Il est encore là. Ce voile transparent et brillant que j’ai vu la veille. J’ai cru qu’il ne s’agissait que d’une hallucination ou d’un rêve, mais il est encore là. Ou alors je deviens folle. Ou peut-être s’agit-il d’une illusion d’optique. Je m’avance lentement vers lui et m’immobilise en face, à quelques centimètres seulement. J’inspire profondément et l’effleure du bout des doigts.
Rien.
Je ne sens rien. Aucune texture, aucun changement de température, aucune sensation. Rien. Je prends alors mon courage à deux mains et ma main traverse le voile. Elle ne franchit jamais la porte de la salle de bain. Elle a disparu. Je vois très bien le couloir, j’aurais dû voir ma main par conséquent, mais elle a complètement disparu. Je la retire vivement, le cœur battant à tout rompre.

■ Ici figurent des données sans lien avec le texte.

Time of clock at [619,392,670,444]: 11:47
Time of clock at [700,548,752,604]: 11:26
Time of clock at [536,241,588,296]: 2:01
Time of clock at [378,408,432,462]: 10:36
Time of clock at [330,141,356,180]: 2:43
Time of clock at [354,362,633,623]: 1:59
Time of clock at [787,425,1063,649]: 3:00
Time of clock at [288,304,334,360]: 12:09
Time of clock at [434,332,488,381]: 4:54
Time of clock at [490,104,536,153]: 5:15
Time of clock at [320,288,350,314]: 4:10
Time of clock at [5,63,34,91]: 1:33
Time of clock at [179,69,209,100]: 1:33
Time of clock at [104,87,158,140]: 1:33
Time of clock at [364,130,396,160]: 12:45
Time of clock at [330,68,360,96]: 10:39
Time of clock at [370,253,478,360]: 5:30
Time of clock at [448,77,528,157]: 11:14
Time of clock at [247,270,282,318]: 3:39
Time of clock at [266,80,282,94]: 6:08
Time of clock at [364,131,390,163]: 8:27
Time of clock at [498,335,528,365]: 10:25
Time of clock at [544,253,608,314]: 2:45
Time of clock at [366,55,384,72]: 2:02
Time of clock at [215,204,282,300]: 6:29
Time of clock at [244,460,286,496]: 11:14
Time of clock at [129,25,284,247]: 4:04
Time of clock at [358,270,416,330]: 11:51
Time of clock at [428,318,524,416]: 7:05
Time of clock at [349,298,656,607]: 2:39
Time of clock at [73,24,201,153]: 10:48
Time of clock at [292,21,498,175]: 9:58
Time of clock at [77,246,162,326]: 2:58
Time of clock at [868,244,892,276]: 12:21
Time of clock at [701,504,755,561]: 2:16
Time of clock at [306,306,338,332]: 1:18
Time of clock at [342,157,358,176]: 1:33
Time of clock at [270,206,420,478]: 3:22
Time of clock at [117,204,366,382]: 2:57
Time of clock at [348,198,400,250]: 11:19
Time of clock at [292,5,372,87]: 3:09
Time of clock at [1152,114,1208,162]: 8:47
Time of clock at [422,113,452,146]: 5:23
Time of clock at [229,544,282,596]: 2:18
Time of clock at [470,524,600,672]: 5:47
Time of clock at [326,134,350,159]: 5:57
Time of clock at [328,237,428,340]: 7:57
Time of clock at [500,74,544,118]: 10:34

Qu’est-ce que c’est ? De la magie ? La magie n’existe pourtant pas ! Je sens un sentiment de peur et d’excitation m’envahir lentement. J’ai envie de sauter le pas, d’être audacieuse et de franchir ce voile, voir ce qu’il y a de l’autre côté. Pourtant, je suis terrifiée. Et s’il n’y a rien ? Si je ne peux pas revenir en arrière ? Et si la mort m’attend de l’autre côté ?
Je déglutis difficilement. Craintive. Ce mot effleure mon esprit. Je l’ai déjà entendu quelque part à mon sujet. Qu’est-ce que la vie a à m’offrir dans ce monde, ici-bas ? Je n’attends plus rien, je suis totalement découragée. Pourquoi ne pas tenter le tout pour le tout ?
Advienne que pourra.
Je prends une grande inspiration, ferme les yeux et franchis le voile, le cœur gonflé de nouveaux espoirs.